When Stevenson set about to write Treasure Island, he conceived the tale as an adventure story to entertain his young stepson. The story goes that one day in Braemar, Scotland, he idly drew a map of an imaginary island for the boy, who then asked him to tell a story about the place. Stevenson began the narrative spontaneously, and it took hold in his imagination. He wrote the story quickly – fifteen chapters in fifteen days, and submitted it to the children’s weekly, Young Folks Magazine, where it was serialized in seventeen installments. Instantly popular, Treasure Island was published in book form by Cassell and Company in London in 1883 and secured Stevenson his first critical and financial success as a writer. Winning such illustrious fans as the British Prime Minister William Gladstone, Treasure Island went on to find a wide public and become a staple of literature courses throughout the world.

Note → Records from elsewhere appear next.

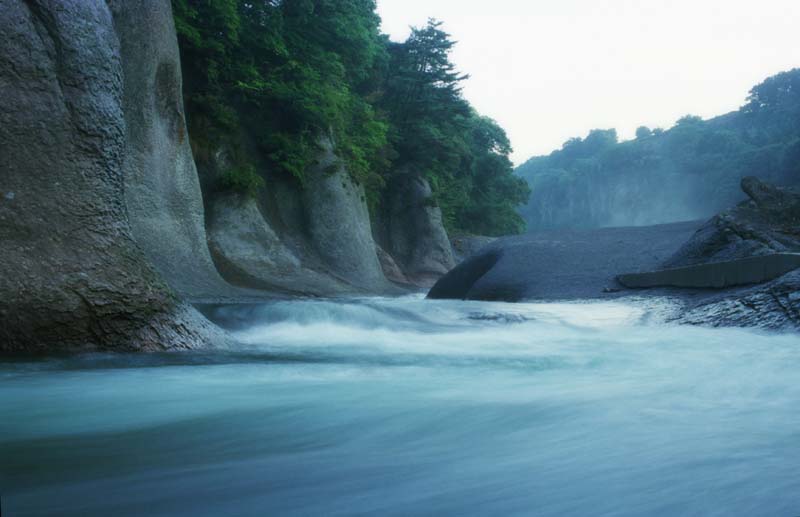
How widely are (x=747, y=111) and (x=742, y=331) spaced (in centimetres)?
7773

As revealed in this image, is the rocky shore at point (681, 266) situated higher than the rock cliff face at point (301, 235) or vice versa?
the rock cliff face at point (301, 235)

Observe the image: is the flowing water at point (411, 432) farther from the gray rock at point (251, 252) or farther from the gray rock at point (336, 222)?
the gray rock at point (336, 222)

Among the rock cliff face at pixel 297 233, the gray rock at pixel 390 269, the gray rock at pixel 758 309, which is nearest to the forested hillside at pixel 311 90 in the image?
the rock cliff face at pixel 297 233

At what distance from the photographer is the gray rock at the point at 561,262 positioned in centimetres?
1079

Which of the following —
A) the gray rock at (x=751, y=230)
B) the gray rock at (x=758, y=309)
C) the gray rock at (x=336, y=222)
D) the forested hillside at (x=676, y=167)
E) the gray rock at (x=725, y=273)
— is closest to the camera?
the gray rock at (x=758, y=309)

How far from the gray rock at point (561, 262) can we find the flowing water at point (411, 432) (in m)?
5.26

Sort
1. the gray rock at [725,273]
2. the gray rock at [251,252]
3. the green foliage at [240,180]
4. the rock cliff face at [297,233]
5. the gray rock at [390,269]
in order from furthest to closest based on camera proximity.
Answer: the gray rock at [390,269], the green foliage at [240,180], the rock cliff face at [297,233], the gray rock at [251,252], the gray rock at [725,273]

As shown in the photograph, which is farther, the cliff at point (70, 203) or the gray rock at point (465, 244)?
the gray rock at point (465, 244)

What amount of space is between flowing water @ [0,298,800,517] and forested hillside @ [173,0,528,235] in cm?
1299

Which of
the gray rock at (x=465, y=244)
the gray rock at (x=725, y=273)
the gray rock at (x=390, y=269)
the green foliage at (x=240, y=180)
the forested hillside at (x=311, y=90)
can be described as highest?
the forested hillside at (x=311, y=90)

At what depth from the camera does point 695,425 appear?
2.62m

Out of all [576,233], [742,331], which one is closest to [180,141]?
[576,233]

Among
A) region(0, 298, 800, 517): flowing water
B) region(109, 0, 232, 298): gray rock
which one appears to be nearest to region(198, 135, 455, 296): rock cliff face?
region(109, 0, 232, 298): gray rock

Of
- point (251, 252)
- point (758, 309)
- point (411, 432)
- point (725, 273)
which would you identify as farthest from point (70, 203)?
point (251, 252)
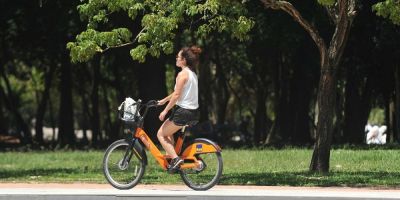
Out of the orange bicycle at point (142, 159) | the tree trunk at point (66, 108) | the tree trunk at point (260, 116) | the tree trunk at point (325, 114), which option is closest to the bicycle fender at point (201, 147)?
the orange bicycle at point (142, 159)

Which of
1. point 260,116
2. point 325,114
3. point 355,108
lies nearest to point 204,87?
point 260,116

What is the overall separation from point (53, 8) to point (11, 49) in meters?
11.6

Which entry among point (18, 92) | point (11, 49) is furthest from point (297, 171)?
point (18, 92)

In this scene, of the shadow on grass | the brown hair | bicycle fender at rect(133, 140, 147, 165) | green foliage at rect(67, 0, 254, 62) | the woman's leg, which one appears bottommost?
the shadow on grass

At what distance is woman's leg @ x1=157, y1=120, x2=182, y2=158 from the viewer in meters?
12.1

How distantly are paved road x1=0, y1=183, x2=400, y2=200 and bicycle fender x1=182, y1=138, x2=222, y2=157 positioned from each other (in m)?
0.54

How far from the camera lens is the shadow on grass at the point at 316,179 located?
13.7 metres

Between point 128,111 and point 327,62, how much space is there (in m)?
4.39

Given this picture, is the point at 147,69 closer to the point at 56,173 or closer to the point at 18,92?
the point at 56,173

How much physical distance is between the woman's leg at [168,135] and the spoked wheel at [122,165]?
447mm

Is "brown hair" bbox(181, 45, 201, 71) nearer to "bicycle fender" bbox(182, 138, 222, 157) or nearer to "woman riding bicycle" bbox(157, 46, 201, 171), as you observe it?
"woman riding bicycle" bbox(157, 46, 201, 171)

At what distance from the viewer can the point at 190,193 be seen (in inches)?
463

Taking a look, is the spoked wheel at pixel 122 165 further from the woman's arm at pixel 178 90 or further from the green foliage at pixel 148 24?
the green foliage at pixel 148 24

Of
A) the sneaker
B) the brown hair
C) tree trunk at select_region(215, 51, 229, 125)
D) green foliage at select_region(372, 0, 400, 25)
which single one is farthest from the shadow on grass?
tree trunk at select_region(215, 51, 229, 125)
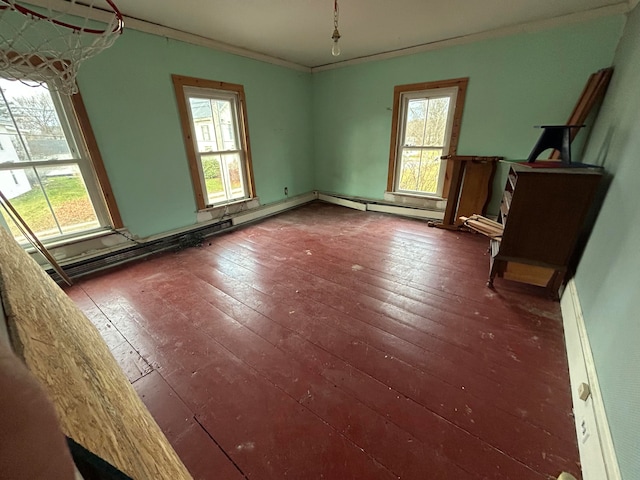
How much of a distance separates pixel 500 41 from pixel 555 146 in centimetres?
163

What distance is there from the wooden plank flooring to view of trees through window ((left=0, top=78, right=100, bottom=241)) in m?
0.67

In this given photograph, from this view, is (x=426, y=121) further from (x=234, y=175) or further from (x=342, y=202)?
(x=234, y=175)

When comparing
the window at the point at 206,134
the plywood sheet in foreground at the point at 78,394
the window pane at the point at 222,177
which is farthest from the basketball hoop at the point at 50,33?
the plywood sheet in foreground at the point at 78,394

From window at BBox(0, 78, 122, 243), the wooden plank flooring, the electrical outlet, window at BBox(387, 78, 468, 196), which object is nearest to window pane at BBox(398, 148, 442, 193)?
window at BBox(387, 78, 468, 196)

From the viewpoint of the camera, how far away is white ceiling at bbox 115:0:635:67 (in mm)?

Robert Louis Balfour Stevenson was born in Edinburgh on November 13, 1850, into a family of engineers for whom lighthouse design was their profession. It was assumed that the young Stevenson would follow in his father’s footsteps, though he has no taste for engineering. When he entered college, he, instead, opted to study law, but even this profession did not inspire his soul. During his university years he spent time in France, fraternizing with Bohemians, painters, and writers, and by the time he emerged from law school in 1875, he had declared his vocation as a writer. In 1876 he published hs first work, An Inland Voyage, one of the many philosophical and introspective travel books he wrote during his career. His first collection of short stories, New Arabian Nights, (1881) continued in this exotic vein, while adding the element of adventure, which would become his calling card.
In 1876 he met Fanny Osbourne, an American living in England while separated from her husband. They began a romance which culminated in Osbourne’s receiving a divorce and Stevenson‘s traveling to California to marry her in 1880. Together with Fanny’s son Lloyd, they traveled frequently throughout the world, as Stevenson enjoyed the most prolific period of his literary career. Following the success of Treasure Island, though his health continued to decline from what was likely either undiagnosed tuberculosis or sarcoidosus, Stevenson published his most famous works, among them Kidnapped (1886), The Strange Case of Dr. Jekyll and Mr. Hyde (1886) and The Black Arrow (1888). In 1888 he embarked with his family to travel the islands of the Pacific, finally settling in Samoa in 1889. The Stevensons built a house in
Vailima and in the remaining five years of his life he devoted himself to writings inspired by the South Seas. He died of a stroke on December 3, 1894, and is buried on Mount Vaea in Samoa overlooking his beloved sea.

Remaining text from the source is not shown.